What I consider most unjust is what is going on in the State of Ohio. As an example, Judge Bradley Harris sentenced 34 year-old Nick Clayton Rhoades to 25 years in prison, the maximum punishment under Iowa's draconian criminal HIV transmission laws, following his guilty plea of not notifying his gay sexual partner whom he met online and had a one-time sexual encounter with the man that he had HIV/AIDS. There was no transmission of HIV between the two men and the male complainant has not tested HIV-positive. That sentence however wasn’t as bad as the one that Willie Campbell who was HIV positive received. He got a 35 year prison  sentence for spitting s on someone who wasn`t HIV positive. These kinds of sentences are outrageous and conflict with the rights of its citizens. 

There is a case in England in which a very severe punishment was proper. Fitzroy Kaisley carried out three sexual attacks against three women after he knew that he had previously contracted the virus that causes AIDS. The 26-year-old carried out his attacks on the women at knife point, robbed one of the women and also attempted to rape a grandmother, threatening her with a screwdriver. Sentencing him to five life sentences at Wolverhampton Crown Court, Judge Frank Chapman said the crimes had been made all the worse because he had used violence coupled with the fact that he was HIV positive. There was no evidence that he deliberately set about infecting these women but he was utterly reckless as to whether he might infect them. What the judge was doing was protecting women in the future who might be sexually attacked by a man who has HIV/AIDS. If he hadn’t tried to rape them, and the sex was consensual, his imprisonment would be much less.

Almost half the countries that have signed the European Convention of Human Rights have prosecuted and convicted people for having unprotected sex, knowing they were HIV-positive, without disclosing their status. There are similar examples as far a field as New Zealand and Australia.

Once it is established that a person with HIV/AIDS has had unprotected sex with someone, should that donor’s picture be posted on the Internet and also be printed in local newspapers? If it is so publicly disclosed, the stigma will be horrendous. In my opinion, it should be posted since there may be people who are victims of this person and they may not know that they may have been infected. If they see his picture and recognize him, they can seek medical help.

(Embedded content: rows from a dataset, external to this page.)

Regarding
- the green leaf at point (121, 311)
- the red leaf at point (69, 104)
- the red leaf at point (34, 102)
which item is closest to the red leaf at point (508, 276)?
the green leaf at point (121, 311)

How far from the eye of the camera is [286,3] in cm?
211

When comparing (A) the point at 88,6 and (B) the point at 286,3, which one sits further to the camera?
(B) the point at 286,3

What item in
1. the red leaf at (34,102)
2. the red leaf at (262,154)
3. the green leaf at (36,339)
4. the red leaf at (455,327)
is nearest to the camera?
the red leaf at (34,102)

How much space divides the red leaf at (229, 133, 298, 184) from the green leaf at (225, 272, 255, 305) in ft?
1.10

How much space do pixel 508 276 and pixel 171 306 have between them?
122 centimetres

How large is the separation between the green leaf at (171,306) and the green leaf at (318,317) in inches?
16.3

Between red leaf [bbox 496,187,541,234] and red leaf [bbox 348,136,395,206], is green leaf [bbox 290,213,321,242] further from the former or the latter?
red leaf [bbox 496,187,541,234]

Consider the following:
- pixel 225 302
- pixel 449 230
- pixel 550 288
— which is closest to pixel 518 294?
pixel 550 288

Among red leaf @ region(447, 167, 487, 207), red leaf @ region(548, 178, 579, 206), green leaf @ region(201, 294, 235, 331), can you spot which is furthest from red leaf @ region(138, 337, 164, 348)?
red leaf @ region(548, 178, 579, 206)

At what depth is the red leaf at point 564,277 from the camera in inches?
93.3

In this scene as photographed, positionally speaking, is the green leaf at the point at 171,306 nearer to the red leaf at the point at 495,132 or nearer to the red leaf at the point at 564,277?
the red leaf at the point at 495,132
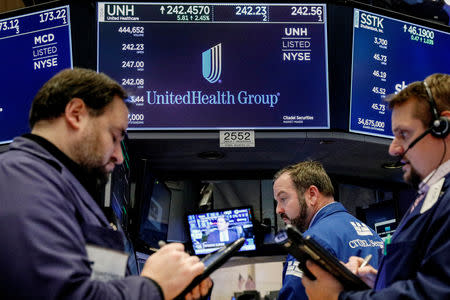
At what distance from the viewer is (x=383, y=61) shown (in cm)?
402

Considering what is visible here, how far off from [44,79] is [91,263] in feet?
8.96

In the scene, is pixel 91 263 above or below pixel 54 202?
below

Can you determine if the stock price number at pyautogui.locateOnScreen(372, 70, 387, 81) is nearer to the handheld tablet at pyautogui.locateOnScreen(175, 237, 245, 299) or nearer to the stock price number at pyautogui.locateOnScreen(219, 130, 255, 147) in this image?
the stock price number at pyautogui.locateOnScreen(219, 130, 255, 147)

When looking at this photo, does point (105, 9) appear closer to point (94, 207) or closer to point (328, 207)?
point (328, 207)

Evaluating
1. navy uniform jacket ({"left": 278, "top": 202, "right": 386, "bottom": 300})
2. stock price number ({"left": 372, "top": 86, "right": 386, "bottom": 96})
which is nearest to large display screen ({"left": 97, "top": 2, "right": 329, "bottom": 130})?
stock price number ({"left": 372, "top": 86, "right": 386, "bottom": 96})

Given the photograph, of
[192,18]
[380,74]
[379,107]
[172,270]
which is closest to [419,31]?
[380,74]

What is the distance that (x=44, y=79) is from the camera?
369 cm

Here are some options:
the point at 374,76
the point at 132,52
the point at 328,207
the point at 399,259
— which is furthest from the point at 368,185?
the point at 399,259

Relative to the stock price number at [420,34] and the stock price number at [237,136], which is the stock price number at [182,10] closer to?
the stock price number at [237,136]

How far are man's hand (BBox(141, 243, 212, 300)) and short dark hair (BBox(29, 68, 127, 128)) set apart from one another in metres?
0.47

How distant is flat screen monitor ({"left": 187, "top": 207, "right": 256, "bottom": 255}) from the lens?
4684 mm

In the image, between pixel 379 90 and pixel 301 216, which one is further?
pixel 379 90

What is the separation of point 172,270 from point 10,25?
317 centimetres

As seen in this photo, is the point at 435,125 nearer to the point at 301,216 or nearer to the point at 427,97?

I believe that anyone who has genital herpes and has unprotected sex with someone who is unaware that his or her sexual partner is infecting him or her should also be punished. This disease is a permanent one and the pain from having it is no different than having cold sores in the genital area. A man in England kept his infection a secret when he and his sexual partner had sex together in 2009, and later he denied it when confronted by his partner. He was sentenced to prison for 14 months. I think he should have got a more severe punishment. His victim is suffering from a painful disease that will never go away and his former sexual partner has to inform her partners that she too has the disease. His relationship with the woman he professed to love was a betrayal of trust.

I can appreciate why having sex without the use of a condom feels better to a man but that is not a justifiable excuse for having unprotected sex with another person when the man is HIV positive even if his sexual partner is aware of the man’s HIV/AIDS status. The betrayal of one’s trust at the expense of another is deserving of punishment.